# Measuring Land Productivity with Harmonized Landsat and Sentinel-2: A Cloud Native Approach

The cloud native geospatial paradigm has the potential to make Earth observation analysis accessible to more people, more easily.
In the simplest terms, instead of downloading data before performing an analysis, it’s now possible to stream data directly from the cloud.

This notebook walks through the steps required to query and load NASA's Harmonized Landsat and Sentinel-2 (HLS) data using a Spatio-Temportal Asset Catalog (STAC), and how to use that data to investigate land productivity.
Importantly, the benefit of using a cloud native approach is that there is no requirement to download and process individual scenes. 
Instead, a query is used to identify the relevant scenes, and then software is used to only load a relevant portion of those scenes into the computer's memory. 

## Use case: measuring land productivity for SDG Indicator 15.3.1

Sustainable Development Goal 15 is to "Protect, restore and promote sustainable use of terrestrial ecosystems, sustainably manage forests, combat desertification, and halt and reverse land degradation and halt biodiversity loss".
Under this goal is Target 15.3, which stipulates "By 2030, combat desertification, restore degraded land and soil, including land affected by desertification, drought and floods, and strive to achieve a land degradation-neutral world".
The relevant indicator is 15.3.1: "Proportion of land that is degraded over total land area", which has three sub-indicators: trends in land cover, trends in land productivity or functioning, and trends in carbon stocks above and below ground. 

![Flowchart demonstrating that three indicators make up SDG indicator 15.3.1](images/steps_for_indicator_1531.png "SDG Indicator 15.3.1 Methodology")

*Figure 1. Steps to derive the indicator from the sub-indicators where ND is not degraded and D is degraded. Source: [Good practice guidence. SDG Indicator 15.3.1](https://www.unccd.int/resources/manuals-and-guides/good-practice-guidance-sdg-indicator-1531-proportion-land-degraded).*

Earth observation data has a strong role to play in all three sub-indicators, and regular remote sensing of the environment from satellites can assist with looking at trends in both land cover and land productivity. 
As a demonstration, this notebook focusses on the land productivity subindicator, rather than the full 15.3.1 indicator.
For more information, we recommend the following resources:

* [Good practice guidance. SDG indicator 15.3.1, Proportion of land that is degraded over total land area. Version 2.0.](https://www.unccd.int/resources/manuals-and-guides/good-practice-guidance-sdg-indicator-1531-proportion-land-degraded)
* [Satellite Data Requirements for SDGIndicator 15.3.1](https://ceos.org/sdg/files/supportsheets/SDG_15.3.1_EO_Satellite_Data_Requirements_31Aug2022.pdf)
* [TRENDS.EARTH: tracking land change](https://maps.trends.earth/map?tab=layers&zoom=7&center=lat%3D-8.477805461808186%26lng%3D-67.87353515625001&layers=%5B%5D&basemap=satellite)


## Application area

This notebook will calculate the trend in land productivity for a region of agriculture and forest on the Ba River in Fiji.
This region shows some significant land clearing from 1984 through to today.

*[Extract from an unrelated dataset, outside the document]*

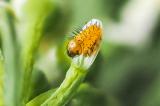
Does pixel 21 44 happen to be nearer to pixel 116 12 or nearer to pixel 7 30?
pixel 7 30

<iframe width="1080" height="600" src="https://earthengine.google.com/iframes/timelapse_player_embed.html#v=-17.57248,177.67032,11.685,latLng&t=3.45&ps=50&bt=19840101&et=20221231" frameborder="0" allowfullscreen></iframe>

This notebook uses NASA's Harmonized Landsat Sentinel-2 product, which provides imagery from 2013 onwards. We can examine the region after it's been cleared
and evaluate whether the land productivity metric is increasing, decreasing or remaining stable.

## Notebook overview

This notebook demonstrates how to use Earth observation data from satellites to measure the trend in land productivity for a region. The notebook is broken into three parts, as follows.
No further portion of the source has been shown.